Document excerpt START

58    The further orders that Mr Christian sought to appeal by the proposed interlocutory application dealt with matters of practice and procedure and involved the exercise of discretion. The High Court observed in Adam P Brown Male Fashions Pty Ltd v Philip Morris Inc (1981) 148 CLR 170 at 177 that appellate courts exercise “particular caution” in reviewing decisions of this nature and, whilst declining to lay down any rigid or exhaustive criteria, it cited with approval the following remarks of Sir Frederick Jordan in In re the Will of FB Gilbert (dec) (1946) 46 SR (NSW) 318 at 323:

[T]here is a material difference between an exercise of discretion on a point of practice or procedure and an exercise of discretion which determines substantive rights. In the former class of case, if a tight rein were not kept upon interference with the orders of Judges of first instance, the result would be disastrous to the proper administration of justice. The disposal of cases could be delayed interminably, and costs heaped up indefinitely, if a litigant with a long purse or a litigious disposition could, at will, in effect transfer all exercises of discretion in interlocutory applications from a Judge in Chambers to a Court of Appeal.

59    In any case a discretionary decision of any kind can only be disturbed for error of the kind described in House v The King (1936) 55 CLR 499.

60    Mr Christian did not make out a case that there was any appealable error in relation to the making of the orders in question and no error of law was apparent on the face of the reasons. Nor was it shown that the Federal Circuit Court acted on a wrong principle or that its discretion miscarried in some other respect. Accordingly, there was no warrant for granting leave to file the interlocutory application.

The application for an adjournment

61    Following the Court’s refusal to grant leave to file the proposed interlocutory application, Mr Christian applied for an adjournment. The request for an adjournment was put on the basis that he was suffering depression due to the overwhelming requirements of the appeal and that he required, and had a right, to legal representation. He said that he had only recently been in a financial position to obtain that legal representation and sought an adjournment to do so.

62    Mr Christian relied on a letter from his mother dated 5 January 2015. In that letter Ms Christian stated:

I would be confident to assist with funding legal representation but would require until 31 May 2015 in order to save a further $15,000. If you are able to adjourn your appeal I would be able to commit to funding representation.

Document excerpt END

§ Activity list
[a] Answer these questions from the judgment excerpt:
(i) In which case did the High Court observe that appellate courts exercise "particular caution" when reviewing decisions on practice and procedure?
(ii) What is the date of the letter from Mr Christian's mother?
(iii) How much money did Ms Christian say she would need to save, and by what date?
[b] Reproduce word for word the part of the judgment excerpt starting at "[T]here is a" and ending at "Court of Appeal.".

Records supplied START

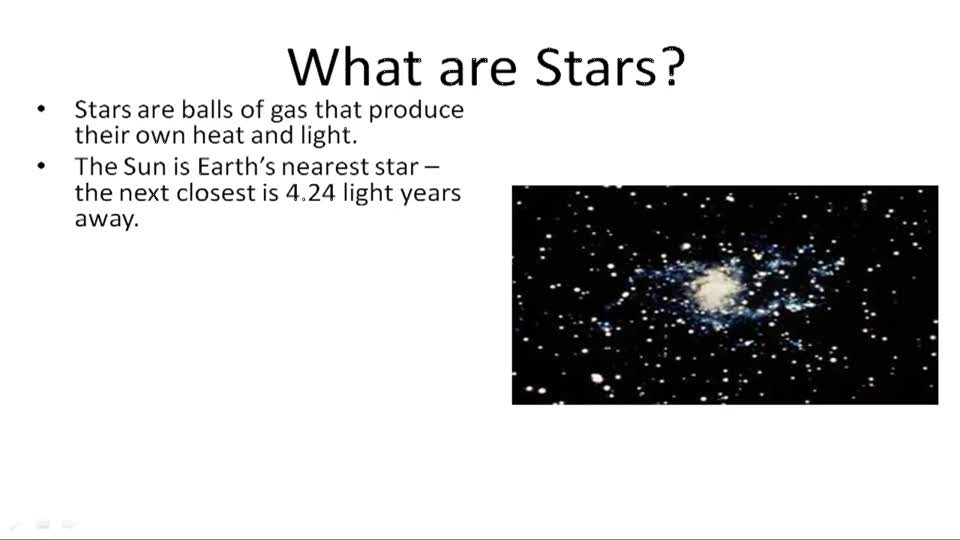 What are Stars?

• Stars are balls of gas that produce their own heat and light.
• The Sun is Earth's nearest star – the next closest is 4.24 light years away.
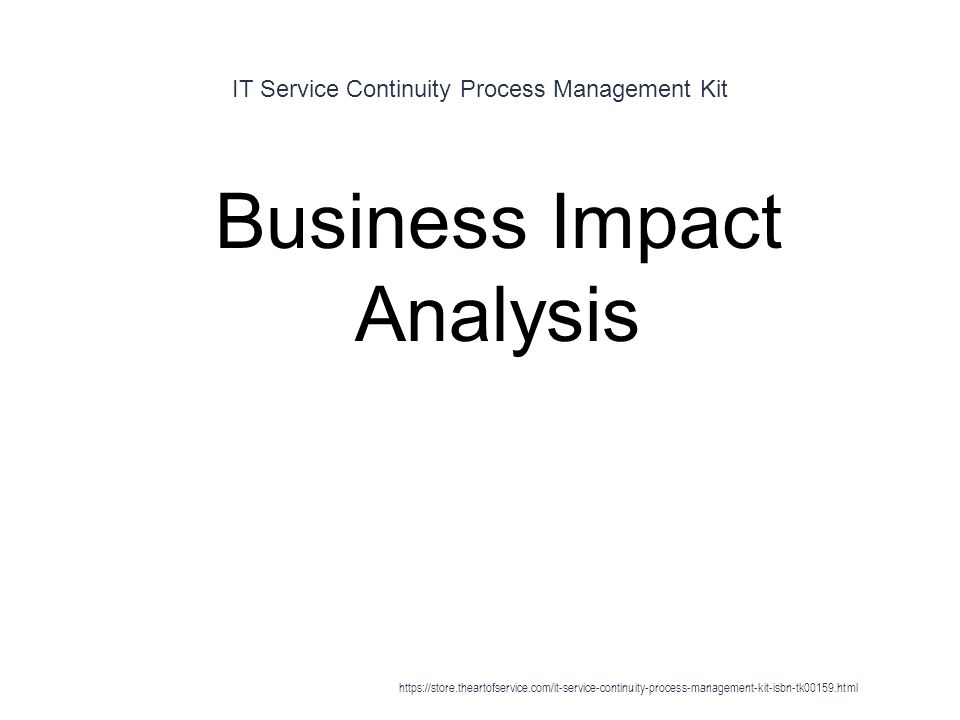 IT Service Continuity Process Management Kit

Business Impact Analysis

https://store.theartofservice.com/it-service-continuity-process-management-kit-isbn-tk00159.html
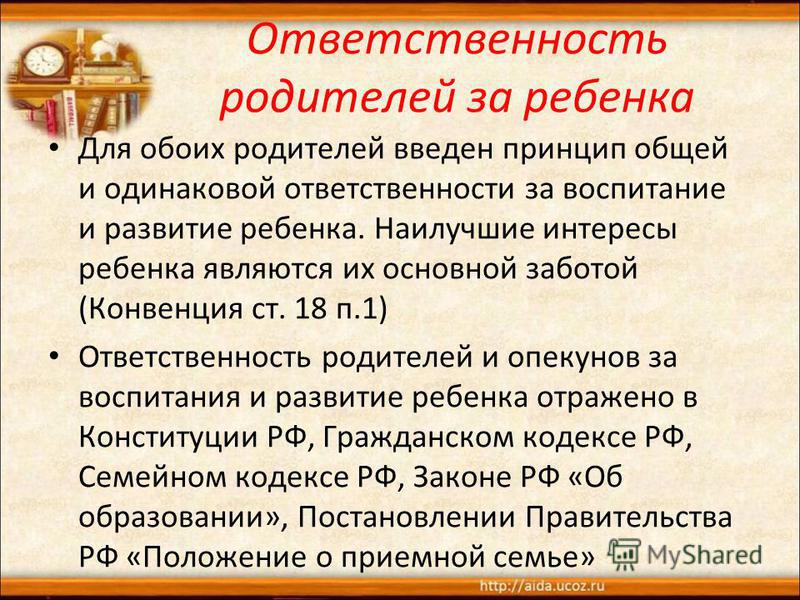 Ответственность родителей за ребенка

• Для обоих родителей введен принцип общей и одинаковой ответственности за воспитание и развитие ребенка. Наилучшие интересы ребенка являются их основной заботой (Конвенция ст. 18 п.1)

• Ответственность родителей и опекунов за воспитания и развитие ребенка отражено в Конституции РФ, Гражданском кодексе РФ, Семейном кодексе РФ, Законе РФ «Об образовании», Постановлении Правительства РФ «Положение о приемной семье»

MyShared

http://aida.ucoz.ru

Records supplied END
Records supplied START

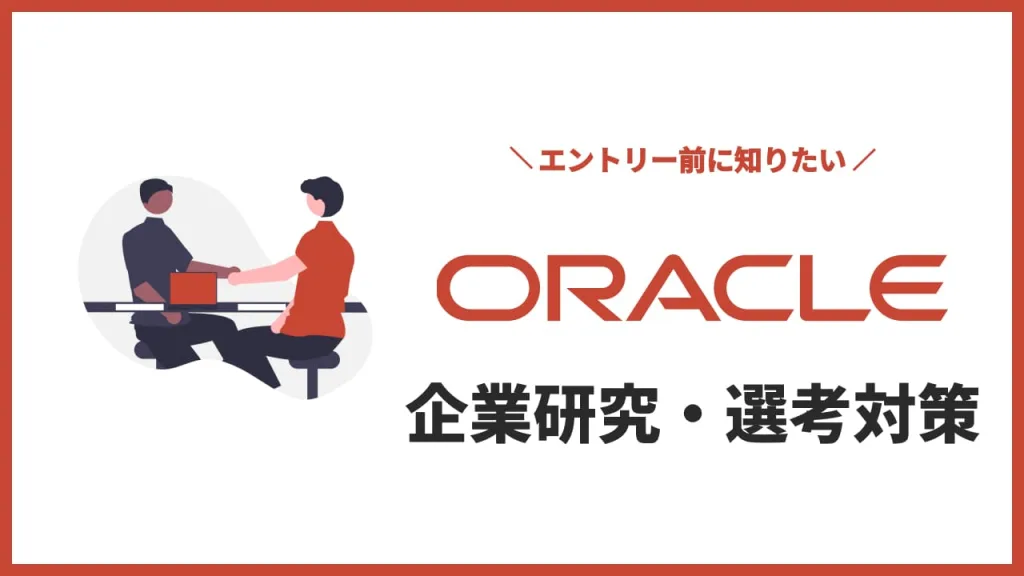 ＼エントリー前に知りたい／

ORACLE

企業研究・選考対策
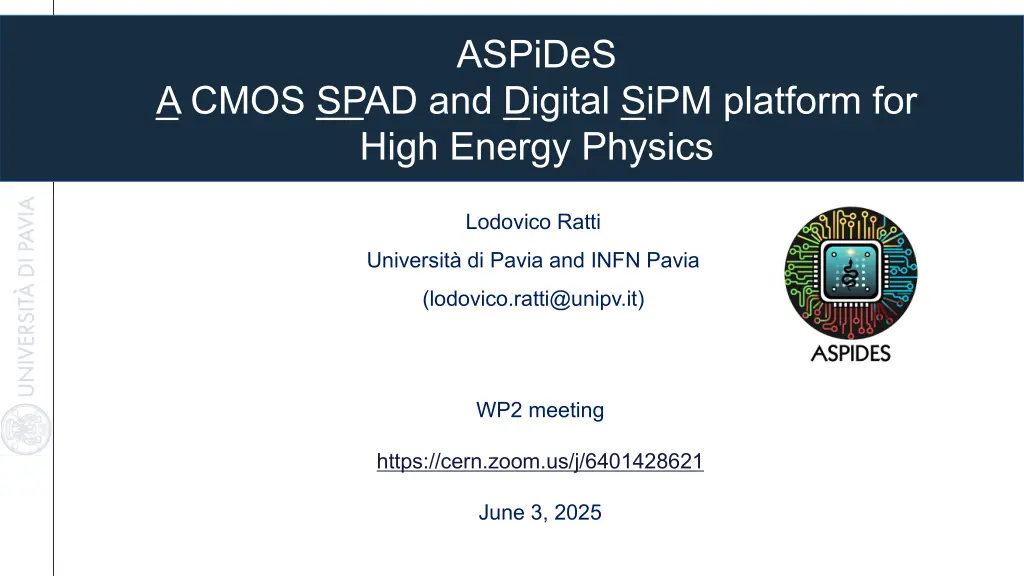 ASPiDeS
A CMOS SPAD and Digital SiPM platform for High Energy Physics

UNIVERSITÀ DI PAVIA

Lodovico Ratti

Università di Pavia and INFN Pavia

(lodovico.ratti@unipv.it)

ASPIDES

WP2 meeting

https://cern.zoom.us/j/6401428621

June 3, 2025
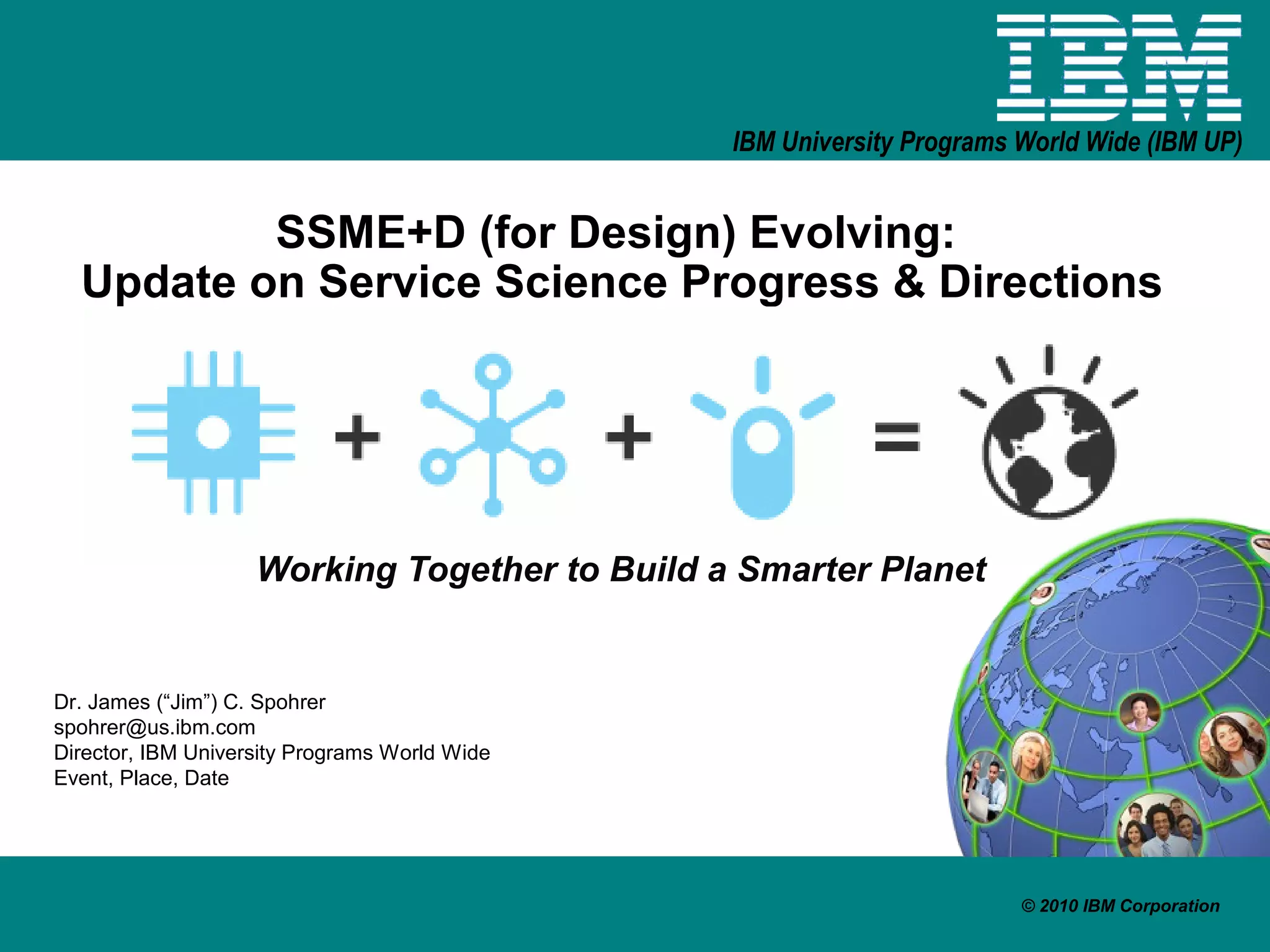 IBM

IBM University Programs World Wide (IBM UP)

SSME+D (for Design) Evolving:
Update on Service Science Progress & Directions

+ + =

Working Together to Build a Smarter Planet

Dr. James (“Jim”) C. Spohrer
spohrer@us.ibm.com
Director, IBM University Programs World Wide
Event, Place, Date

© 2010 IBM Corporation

Records supplied END
Records supplied START

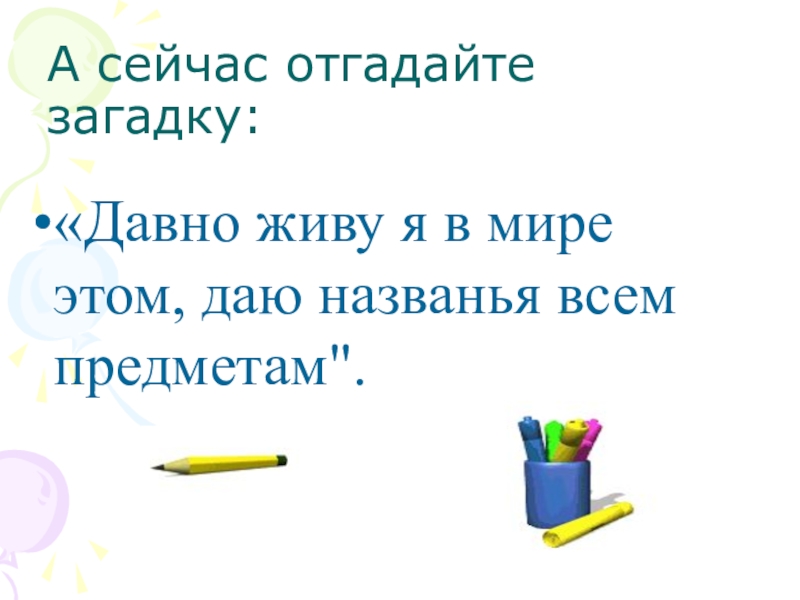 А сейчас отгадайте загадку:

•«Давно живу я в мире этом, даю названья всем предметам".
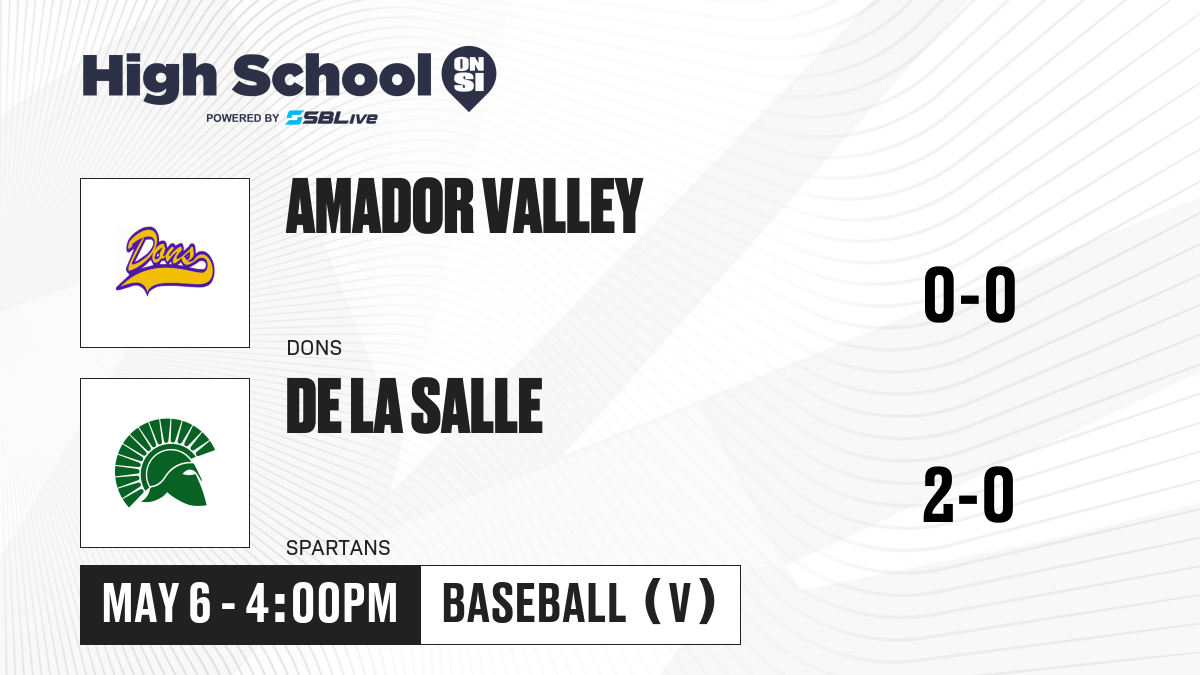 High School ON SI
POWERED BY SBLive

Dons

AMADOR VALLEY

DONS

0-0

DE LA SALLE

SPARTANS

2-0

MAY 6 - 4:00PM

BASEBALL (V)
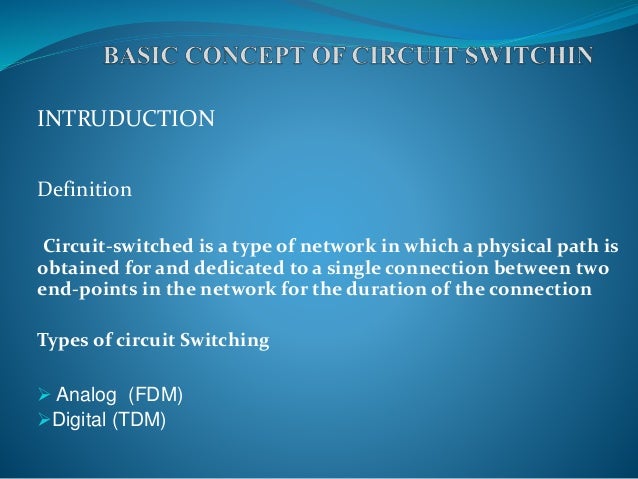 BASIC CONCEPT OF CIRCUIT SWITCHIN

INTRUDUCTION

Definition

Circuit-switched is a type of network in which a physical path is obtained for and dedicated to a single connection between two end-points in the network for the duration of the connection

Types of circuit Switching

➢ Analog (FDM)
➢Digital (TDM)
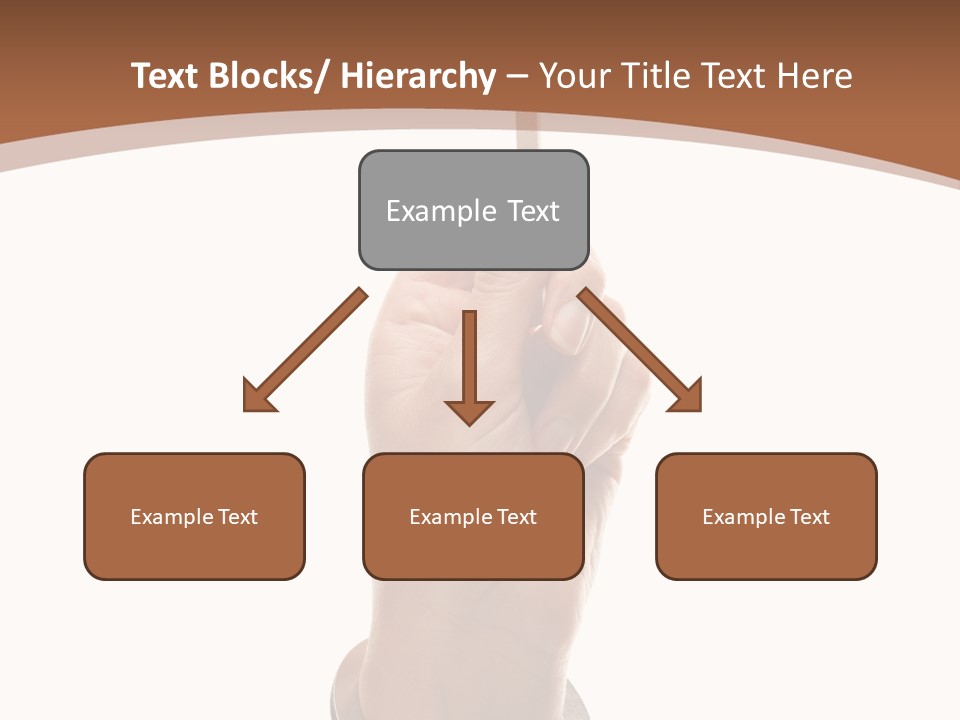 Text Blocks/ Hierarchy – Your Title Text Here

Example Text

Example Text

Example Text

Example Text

Records supplied END

§ Answers in order
[a]
(i) Adam P Brown Male Fashions Pty Ltd v Philip Morris Inc (1981) 148 CLR 170
(ii) 5 January 2015
(iii) A further $15,000, by 31 May 2015

[b]
[T]here is a material difference between an exercise of discretion on a point of practice or procedure and an exercise of discretion which determines substantive rights. In the former class of case, if a tight rein were not kept upon interference with the orders of Judges of first instance, the result would be disastrous to the proper administration of justice. The disposal of cases could be delayed interminably, and costs heaped up indefinitely, if a litigant with a long purse or a litigious disposition could, at will, in effect transfer all exercises of discretion in interlocutory applications from a Judge in Chambers to a Court of Appeal.